I was hired as a finish carpenter in 2003, and became a superintendent in the last four years. But I was running work even when I wasn’t a super. When I was a foreman I ran a job out of my own pickup before we had enough company vehicles to go around. Now we have 50 or 60 company vehicles around here and we continue to get more. I’ve watched Conco grow a lot.
Jim Reber, superintendent
Ryan Pearson, VP of Field & Equipment Operations, was a client before he joined us and watched several business partners become ESOPs. “I observed the impact on their organizations. I’ve seen what happens when a workforce is totally engaged. Typically, ESOPs outperform non-ESOP companies and I’m excited to watch it come to fruition here. The continuity of leadership is a big win/win for everyone.
“From a client perspective, it’s meaningful that the relationships you’ve had will stand because leadership is intact. You’re effectively positioning yourself with a partner of greater strength.”
Pearson shares a cautionary tale from his previous experience inside a company that bought two different dealers. “I was on the buying end of that succession plan for those companies. I saw what it was like for the organizations that we purchased. It was the end of an era.
“To be part of an ESOP that continues on its leadership path and satisfies the succession plan is a huge deal. Our culture won’t shift and change.”
Pearson says employees at different levels will now see something and question him about it…Why are we doing this? What is the impact of this? The ESOP empowers employees to challenge leadership.
“Ultimately, everyone will understand that every action has an equal and opposite reaction and the intrinsic benefit of a good decision is that it goes directly to a Conco employee’s retirement account.
“I’m a mid-career manager, so the end game is not so far away. This is a tangible enticement. The finish line is out there and the reward is in sight and obtainable. For a 22-year-old coming right out of college 40 years is a long way to retirement. Having that in front of me now is a driving point. I want to make sure we perform. I want to make sure the ESOP balance increases.”
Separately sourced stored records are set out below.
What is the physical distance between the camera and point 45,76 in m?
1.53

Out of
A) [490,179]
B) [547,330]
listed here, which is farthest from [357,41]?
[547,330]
Director of Field Operations Aaron Korte is responsible for getting all of Conco’s craftsmen in the right place at the right time. He’s also heavily involved in recruitment at the college level. He used to tell students, “Conco was built on a merit basis. There’s no last name on the door at Conco. Leadership is earned, not given. You set your own career trajectory based on performance and capabilities, not bloodlines.” Now he can tell prospective Conconians they will have the additional benefit of being an owner.
“We can recruit the attitude of an owner from day one and cultivate a great sense of pride and inclusion from the start. Graduates getting in at ground level, when the ESOP is so new, will learn there is power in the account.”
Korte plants the seeds for training and mentoring before recruits even become Conconians:
Every decision you make will affect you financially.
Everything you do will impact your own bottom line and your personal future.
What you put in is what you will get out…even more so now.
It will take some time, he says, to communicate that Conco is setting everyone up to retire comfortably. This goes way beyond putting clothes on our backs, food on our tables and gasoline in our cars. “It’s about communicating that 10 shares today might be worth $10,000 in 10 years.”